I backported the fix for this bug, which didn’t help. I think that case is slightly different, as with my bug there is no shell or sub-sub process involved.

Hi Chris,

Does the actual script do other work in this thread, and if so, can it be reworked as a “process has now terminated” event of some sort? And if you CAN simplify this down, does that solve your problems with the other processes?

It doesn’t do much; to flesh it out a little, it’s really more like

def thread_body():
    while True:
        subprocess.run(["long_running_process"], close_fds=False)
        do_some_stuff()

Can you elaborate a little on how I could have some code triggered when long_running_process terminates?

Thanks!

Oh, it’s actually a looped thing. That’s a little harder to transform, although definitely not impossible. Depending on how quickly you need it to respond, and how frequently your other loop iterates (one second in your example), you could do something like this:

def spawn_longrunner(): # give it a better name based on what it actually does
    global longrunner
    longrunner = subprocess.Popen(["long_running_process"], close_fds=False)

spawn_longrunner()
while True:
    subprocess.run(["short_running_process"], capture_output=True, timeout=1)
    if longrunner.returncode is not None:
        do_some_stuff()
        spawn_longrunner()

In effect, what this does is: Every time you finish one of the short-running processes, check if the long-running one has finished; if so, do the subsequent work, and then restart. (I’m assuming here that do_some_stuff() is relatively fast and doesn’t itself need to be parallelized against the short-running processes; if that’s not the case, you definitely want threads or something here.)

That might not be suitable, though. Trouble is, to get a more effective event-driven system, you would need to do a bigger transformation of your code. Here’s how you could do it with asyncio. There’s a lot more code here because I’ve gone for fully-runnable rather than any stubs; hopefully that’s useful.

import asyncio

# Be my own short-running process
import sys
if "subproc" in sys.argv:
	print("Hi, here's some output")
	import time
	time.sleep(0.5)
	print("Here's some more")
	# Uncomment to see the timeout in force
	#time.sleep(1.5)
	#print("I'll have timed out before this")
	sys.exit()
# End subprocess code, now back to the main

def do_some_stuff():
	print("Doing some stuff!")

async def long_running_processes():
	while True:
		global proc; proc = await asyncio.create_subprocess_exec("sleep", "10", close_fds=False)
		await proc.wait() # Wait for termination
		do_some_stuff()

async def main():
	thread = asyncio.create_task(long_running_processes())
	while True:
		proc = await asyncio.create_subprocess_exec("python3", "aioparallel.py", "subproc", stdout=asyncio.subprocess.PIPE)
		try:
			out, err = await asyncio.wait_for(proc.communicate(), timeout=1)
		except asyncio.TimeoutError:
			print("Stopped the subprocess after one second")
			proc.kill()
		else:
			print("Got %d lines of output" % len(out.decode().strip().split("\n")))
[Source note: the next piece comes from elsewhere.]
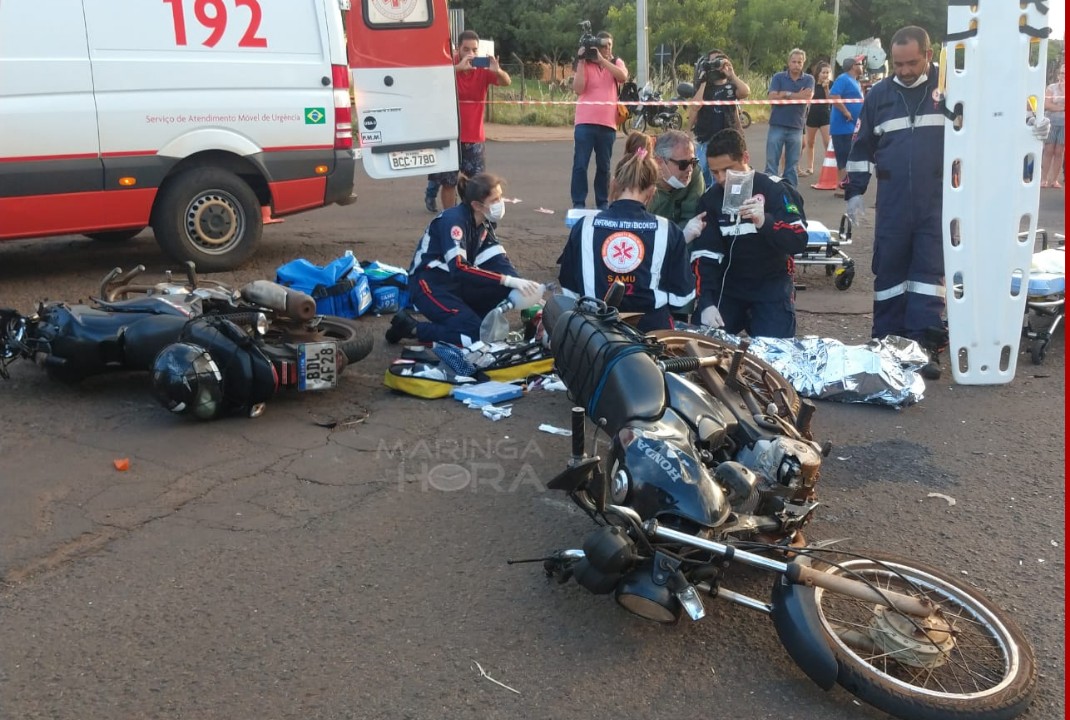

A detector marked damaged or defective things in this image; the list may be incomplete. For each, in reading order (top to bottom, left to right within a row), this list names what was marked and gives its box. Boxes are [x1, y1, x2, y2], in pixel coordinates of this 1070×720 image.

crashed honda motorcycle [0, 262, 374, 422]
crashed honda motorcycle [532, 292, 1040, 720]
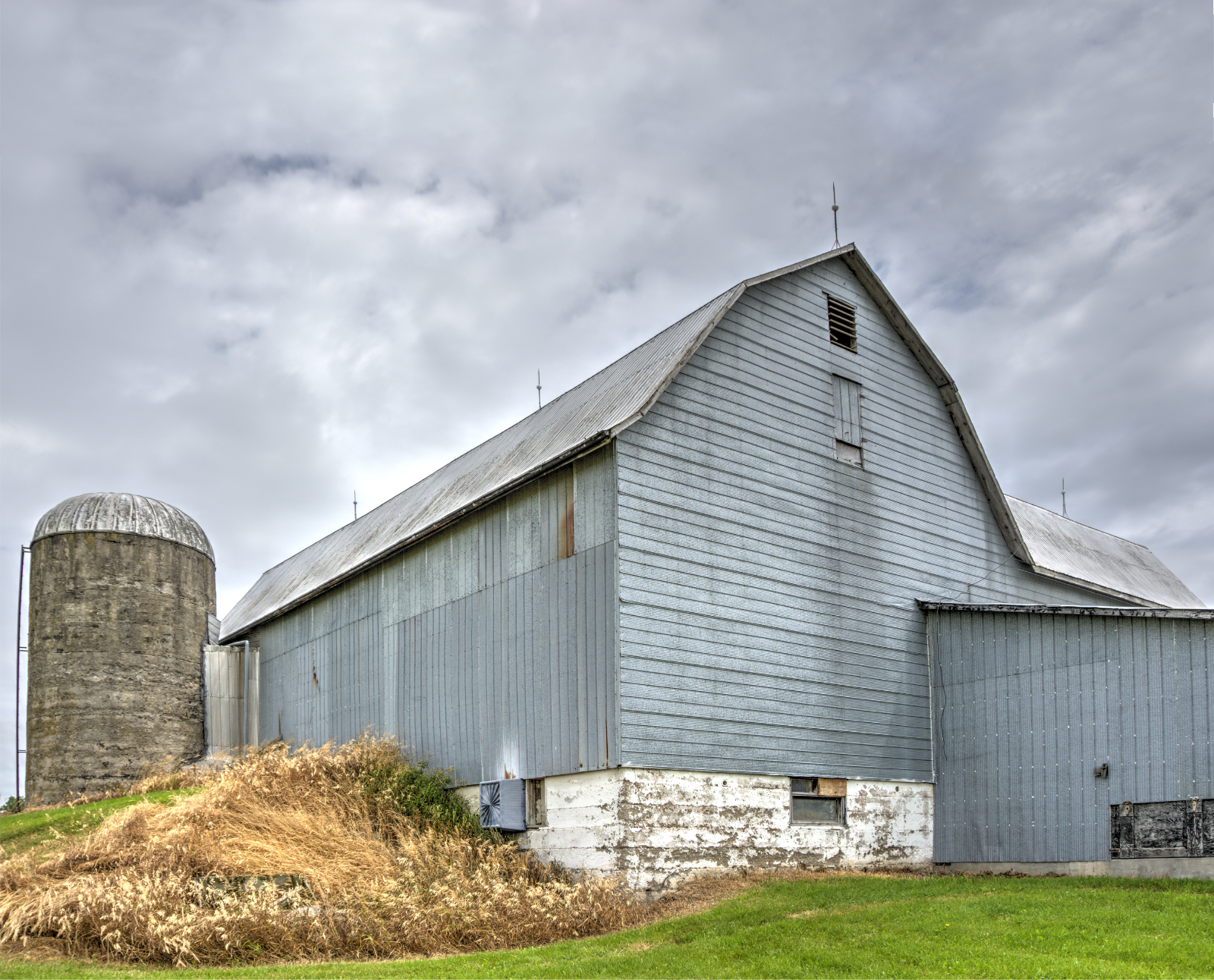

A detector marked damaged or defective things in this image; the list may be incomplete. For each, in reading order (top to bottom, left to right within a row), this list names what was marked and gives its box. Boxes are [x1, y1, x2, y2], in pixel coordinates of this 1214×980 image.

peeling white paint [464, 771, 927, 892]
loop = asyncio.new_event_loop()
asyncio.set_event_loop(loop)
try:
	loop.run_until_complete(main())
finally:
	proc.kill()

The key distinction here is that, instead of threads, we have tasks. Now, it’s entirely possible that this has NOTHING WHATSOEVER to do with your problem, and it’s all been a waste of time; but I have known weird things to happen with threads and subprocesses being mixed on different platforms. (And yes, for once that isn’t a euphemism for “on anything other than Linux”; in fact, subprocess issues happen on basically every platform, but they’re different issues. Isn’t cross-platform coding fun?)

As a side note, this handles the timeout directly, since there’s no subprocess.run() involved. So you have the flexibility to do whatever you wish. I’ve written it to be broadly equivalent to run()'s timeout behaviour (kill the process and then raise rather than returning output) but I don’t know what your actual requirements are here.

3 Likes

Yes, this is a posix subprocess enhancement I think we should make. I was staring at that line just last week thinking it looked gross.
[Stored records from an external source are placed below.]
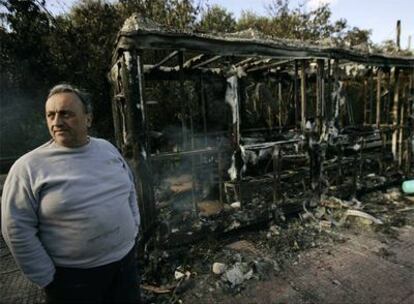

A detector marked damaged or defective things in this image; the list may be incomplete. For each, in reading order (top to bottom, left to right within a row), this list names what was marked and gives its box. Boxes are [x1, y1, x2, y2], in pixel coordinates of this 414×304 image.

fire damage [107, 15, 414, 302]
charred metal frame [110, 14, 414, 240]
burned structure [110, 14, 414, 242]
destroyed vehicle [110, 14, 414, 245]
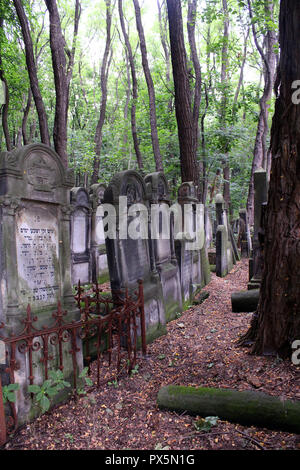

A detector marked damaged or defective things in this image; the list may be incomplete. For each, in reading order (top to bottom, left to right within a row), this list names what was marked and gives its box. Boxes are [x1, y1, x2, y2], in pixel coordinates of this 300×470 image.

rusty iron fence [0, 280, 145, 446]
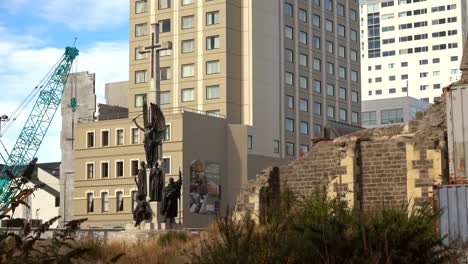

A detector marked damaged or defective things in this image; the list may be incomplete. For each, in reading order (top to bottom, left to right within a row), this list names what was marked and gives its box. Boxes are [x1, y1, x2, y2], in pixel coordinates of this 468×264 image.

damaged stone wall [236, 102, 448, 218]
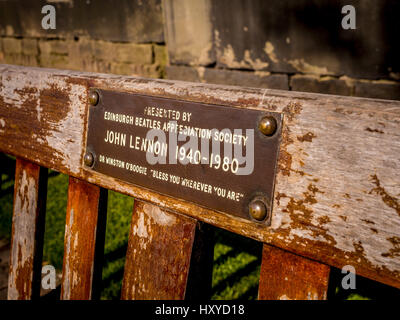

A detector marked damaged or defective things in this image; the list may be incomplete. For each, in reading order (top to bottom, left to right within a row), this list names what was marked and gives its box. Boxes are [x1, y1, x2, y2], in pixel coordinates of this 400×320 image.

peeling paint on wood [7, 158, 47, 300]
peeling paint on wood [59, 176, 106, 298]
peeling paint on wood [0, 64, 400, 288]
peeling paint on wood [258, 245, 330, 300]
rust stain on metal [368, 174, 400, 216]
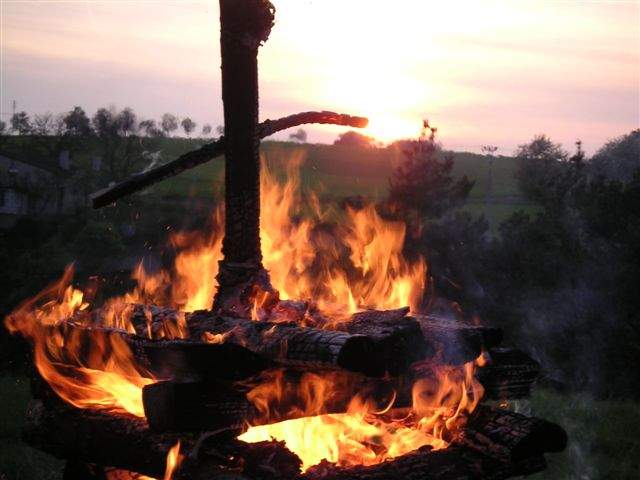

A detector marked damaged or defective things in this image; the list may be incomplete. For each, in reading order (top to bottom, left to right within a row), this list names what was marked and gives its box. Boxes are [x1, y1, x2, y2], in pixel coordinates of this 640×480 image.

branching burnt stick [90, 112, 370, 210]
tall charred post [214, 0, 276, 316]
The intent was that the child is “supposed” to close that pipe (cloexec) indicating no error or report an error rapidly so it’d never hang (nearly always true). But even without knowing why specifically you’re observing it, the reality is that it technically could take time or hang as other things on systems can interfere with processes and system calls. Other threads could even have their own bugs and mess up the errpipe_read file descriptor.

2 Likes

I filed posix subprocess should support timeout when waiting on the errpipe_read pipe · Issue #103911 · python/cpython · GitHub to track supporting timeout on that read.

2 Likes

Hi Gregory,

Sounds great, thanks for making the github issue! All being well I can submit a PR for that soon.

Hi Chris,

Thank you so much for taking the time to write such a detailed suggestion! I will take a look and see if it helps with my problem.

No probs! If it helps, awesome. If it doesn’t, well, at least we’ve ruled something out.

I tried adjusting our code to use asyncio, as you suggested, and it seems to have fixed our problems! :smile:

So I guess there is something fishy going on with threads and subprocess (on Linux, at least).

Thank you so much again for your help!

Ah, cool!

Which means: Now you have a mystery waiting to be solved! :slight_smile: Completely up to you how much time you want to sink into it.

But even if you don’t, hey, we can count this as a win as it is.

My pleasure! Always happy to help people who have interesting problems and are willing to document them thoroughly.

1 Like